Write what comes next in the forum discussion below about letting women serve as soldiers, starting right after its final sentence.

* **SOURCE EXTRACT**:

━━━━━━━━

They can fight and in the modern era if they're fit by military standards then there's no reason not to let em.
It's a very simple set of questions.

You have men failing to meet the standard of the military, who "want to fight" as much as the women do. To let in any meaningful proportion of women who wish to be soldiers, you can only do one of two things:

Lower the standard unilaterally, letting in a large number of men who would otherwise be judged unfit
or
Establish two standards, one for women, one for men, in which Men who perform at a higher level than the women (but below the male standard) are judged unfit, with women who perform at a lower level than them taken in their place.


Which is it?
 
It's a very simple set of questions.

You have men failing to meet the standard of the military, who "want to fight" as much as the women do. To let in any meaningful proportion of women who wish to be soldiers, you can only do one of two things:

Lower the standard unilaterally, letting in a large number of men who would otherwise be judged unfit
or
Establish two standards, one for women, one for men, in which Men who perform at a higher level than the women (but below the male standard) are judged unfit, with women who perform at a lower level than them taken in their place.


Which is it?

Alternatively, use the current military standard where they've thought of such things.

Checkmate librul.
 
It's distinctly different from modern small, professional militaries that are under circumstances where they can pick and choose among reasonably healthy and willing men for their ranks.

━━━━━━━━

* **RECORDED INFORMATION**:
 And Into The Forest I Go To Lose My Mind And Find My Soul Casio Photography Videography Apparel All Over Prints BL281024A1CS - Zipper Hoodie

━━━━━━━━

* **SOLVED PROBLEM**:
To contest this for a moment--the last I'd heard there was a trend of difficulty in doing so, as finding healthy individuals was beginning to pose more trouble, and the willingness to sign-up was declining. Leading to, at least in the US, there being enlistment bonuses and other incentives to try and get people to join or to re-up.

In which case expanding the pool of potential applicants is a useful measure itself--especially when that can bring in people with knowledge or skill in technical fields the military needs.
If they hold women to the same standards then barely any would get in (presumably, if the standards are high enough no woman could pass them) and so you would only have a tiny number of additional soldiers for the massive added headache of a sex integrated military.
Some things are worth doing on principle--even if such things being done do not contribute to or allow a nation to operate at 'peak' military effectiveness (which is compromised in a host of other manners already by everything from rules of engagement to how the military obtains its equipment, to the mere fact there's civilian oversight and control or that the military is volunteer-based itself). The allowance of female soldiers, should they be equally capable of fulfilling the standards set for male servicemen, is one of those things*.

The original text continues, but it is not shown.